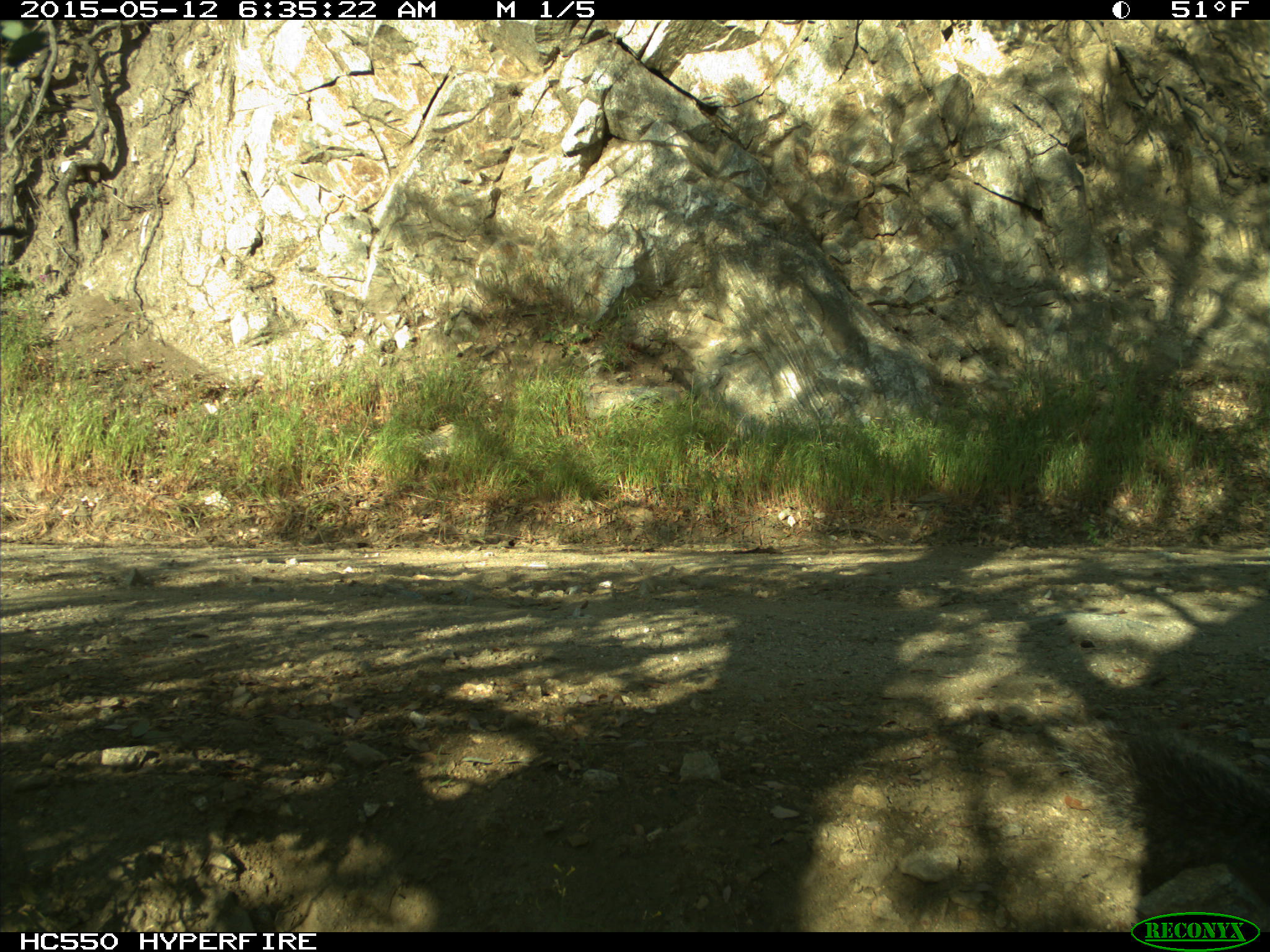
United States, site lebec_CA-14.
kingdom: Animalia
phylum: Chordata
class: Mammalia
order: Rodentia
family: Sciuridae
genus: Sciurus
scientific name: Sciurus carolinensis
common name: eastern gray squirrel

## TASK INSTRUCTIONS
Look for the line with "kingdom: Animalia" in the records above. Repeat it and each line after it exactly.

## RESULT BELOW
kingdom: Animalia
phylum: Chordata
class: Mammalia
order: Rodentia
family: Sciuridae
genus: Sciurus
scientific name: Sciurus carolinensis
common name: eastern gray squirrel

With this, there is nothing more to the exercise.